Study questions -
1. Reproduce the passage of the interview on faith and the hijab from "I read a testimonial" up to and including "their own choice.".
2. Carry on the interview on faith and the hijab, starting right after its final question.

I read a testimonial on the Chaplaincy website about a U of T student who felt a religious duty to wear the hijab but whose parents didn’t want her to wear it. What advice would you give her?
I’d need more info. What’s her background? What’s her relationship with her parents like? My job isn’t always to give answers, but to help people find them.

Should Muslim women wear the hijab?
I think they should have the freedom to make their own choice.

Does your wife wear the hijab?
Yes, she does.

You’ve been here for about two months now. Is it difficult to be a devout Muslim living downtown, what with its abundant temptations?
I’ve lived all over the world and actually find it easier in many ways to practise my faith in North America than in countries where Islam is the dominant religion. There’s more curiosity about Islam and room for discussion here.

What do you do for fun?

Recorded data -
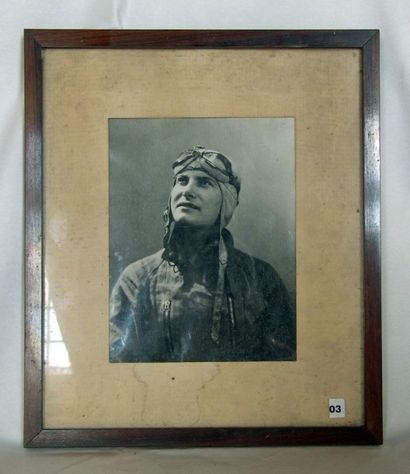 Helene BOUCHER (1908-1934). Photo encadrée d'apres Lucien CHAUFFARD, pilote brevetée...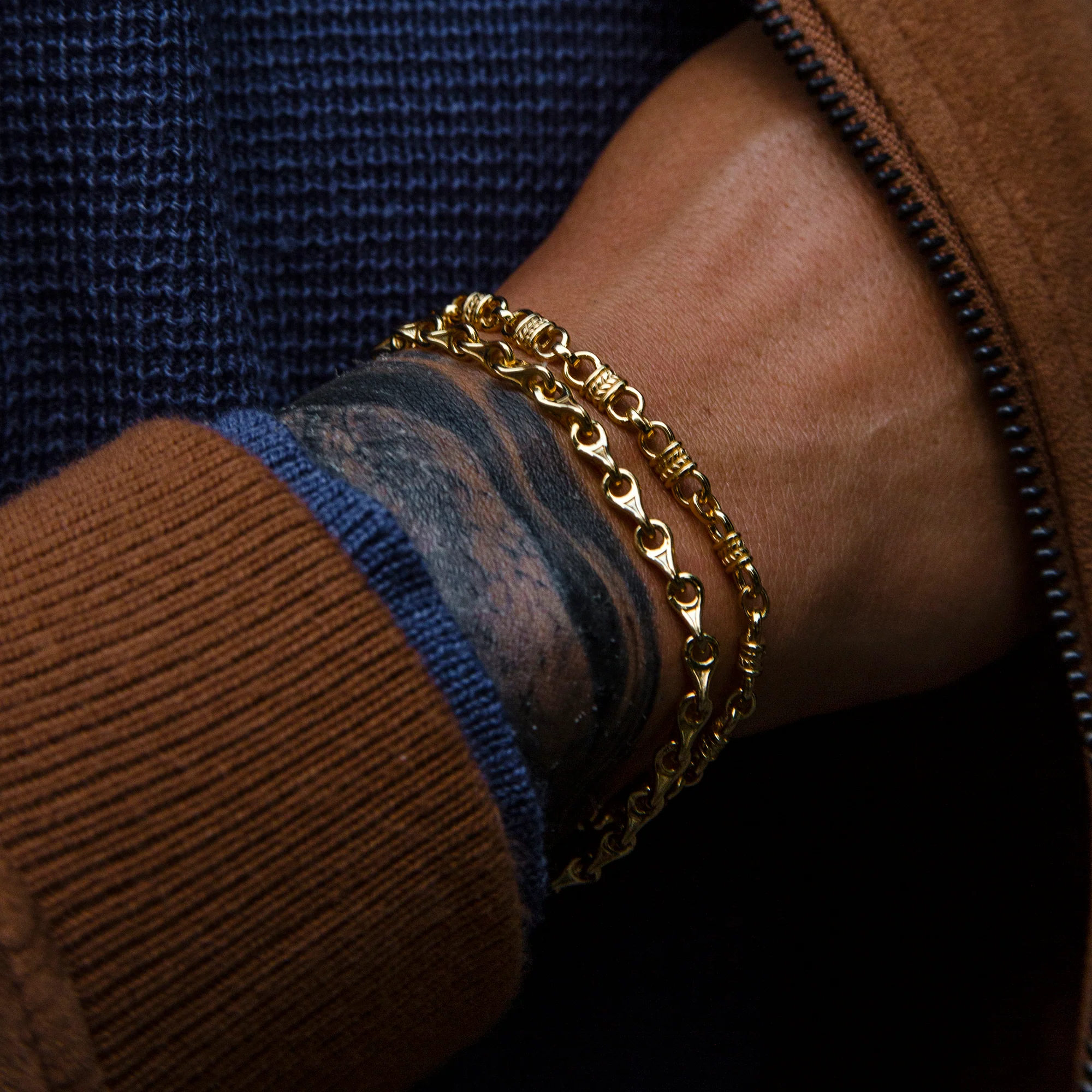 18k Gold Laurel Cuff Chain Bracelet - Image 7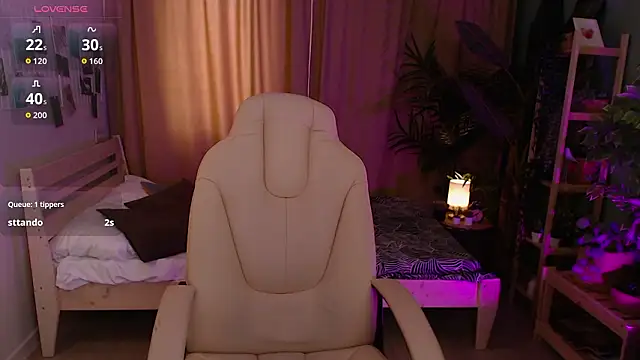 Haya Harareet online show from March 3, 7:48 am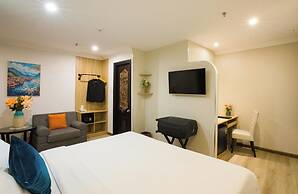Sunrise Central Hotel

Answers provided -
1.
I read a testimonial on the Chaplaincy website about a U of T student who felt a religious duty to wear the hijab but whose parents didn’t want her to wear it. What advice would you give her?
I’d need more info. What’s her background? What’s her relationship with her parents like? My job isn’t always to give answers, but to help people find them.

Should Muslim women wear the hijab?
I think they should have the freedom to make their own choice.

2.
I’m really into photography, books and movies. I arrived in Toronto during TIFF, which I love. I’m a big fan of Lord of the Rings and can’t wait to see The Hobbit. One of my favourite books is How to Win Friends and Influence People by Dale Carn­egie, which is important if you work with people.

That’s a surprising reference for a 28-year-old, since that book is from the 1930s. What do you like about it?
Much of the advice relates to Islam: putting others before yourself, asking how people are doing and acknowledging their concerns. Essentially, how to treat others.